Qui ajoute à cela de moindres rentrées fiscales, des pertes de recettes ou de redevances, les coûts induits par la revalorisation du point d’indice… « Effectivement, la situation n’est pas facile pour Éric Piolle, il faut bien le reconnaître et je serai de très mauvaise foi que de dire le contraire », admet volontiers le conseiller municipal.

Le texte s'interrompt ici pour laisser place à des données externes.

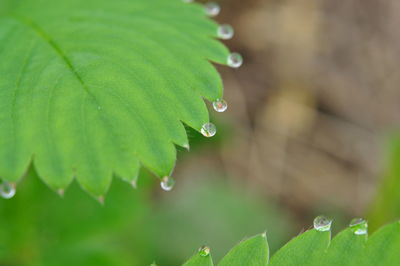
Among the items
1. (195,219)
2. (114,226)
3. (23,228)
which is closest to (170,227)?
(195,219)

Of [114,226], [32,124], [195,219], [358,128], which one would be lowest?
[195,219]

Alain Breuil se montre néanmoins circonspect. « Comment arrivent-ils à inverser la tendance de l’épargne nette ? Car si les chiffres sont justes, il y a une inversion manifeste », observe-t-il. Et sur ce point, l’élu se révèle déjà beaucoup moins consensuel. Selon lui, c’est dans la poche des automobilistes – « des contribuables déguisés » – qu’une bonne part des ressources est prélevée. Notamment avec 1,37 million d’euros de recettes de stationnement, auxquelles s’ajoutent plus de 6 millions d’euros d’amendes de police.
Puis, revenant à de meilleurs sentiments, l’élu frontiste reconnaît qu’avec le plan de sauvegarde « sans licenciements » et la renégociation des annuités de la dette – avec laquelle « c’est le grand capital qui vient au secours de l’extrême gauche » – , « ils s’en sortent à peu près, malgré des difficultés tout à fait avérées ».
Pour autant, « la situation n’est pas réjouissante » selon Alain Breuil. Il en veut pour preuves l’accroissement de l’endettement par habitant « qui dépasse le raisonnable », la baisse des recettes de fonctionnement par rapport à la population, et l’augmentation massive des dépenses de personnel malgré les transferts à la Métropole.